Top of Available data

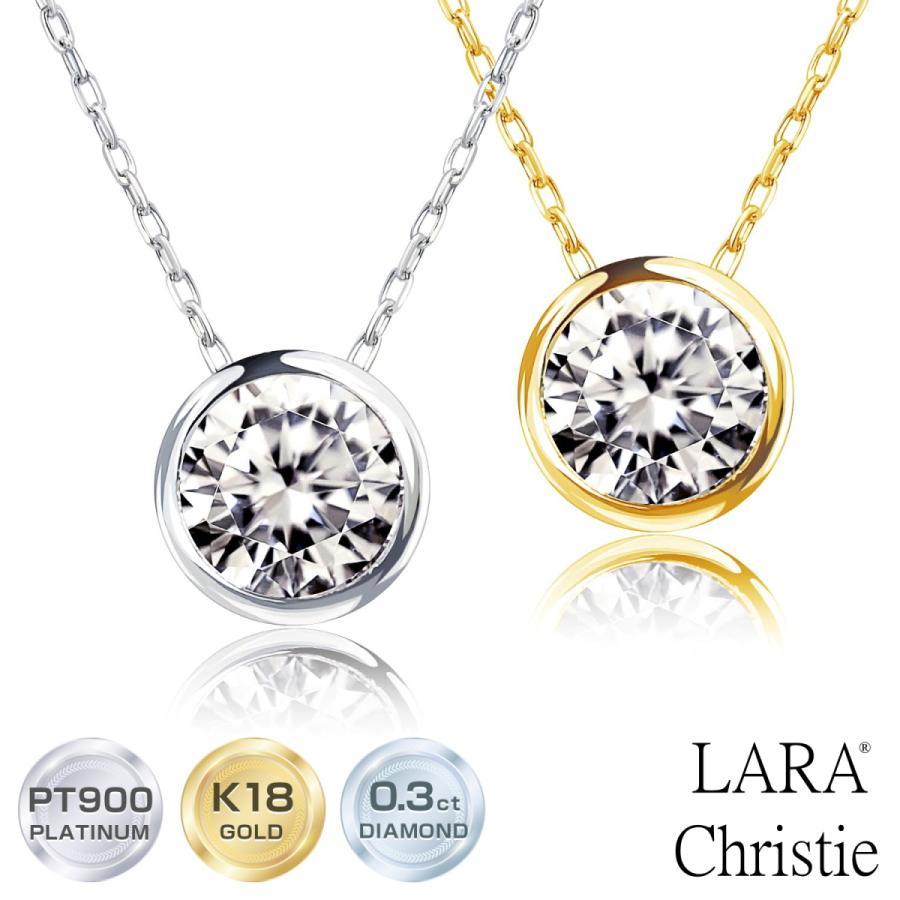 ダイヤモンド ネックレス レディース ダイヤモンド フクリン 0.3ct 一粒 ダイヤモンド PT900 LARA Christie ララクリスティー プラチナム コレクション|sears-collection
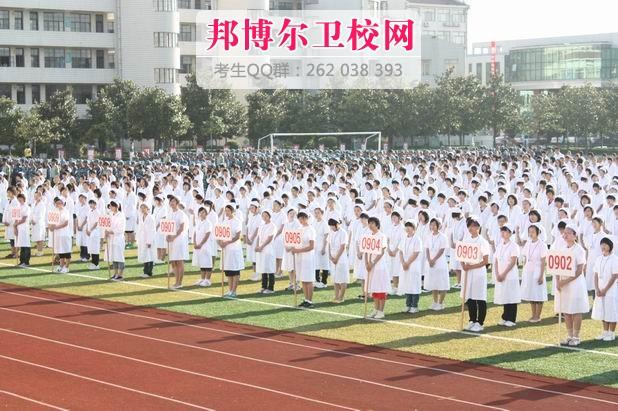 南通体臣卫生学校1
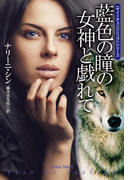 【期間限定価格】藍色の瞳の女神と戯れて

Bottom of Available data

• Exercise prompt
Output the listing above in full and exactly, with pictures excluded.

• Answer section
 ダイヤモンド ネックレス レディース ダイヤモンド フクリン 0.3ct 一粒 ダイヤモンド PT900 LARA Christie ララクリスティー プラチナム コレクション|sears-collection
 南通体臣卫生学校1
 【期間限定価格】藍色の瞳の女神と戯れて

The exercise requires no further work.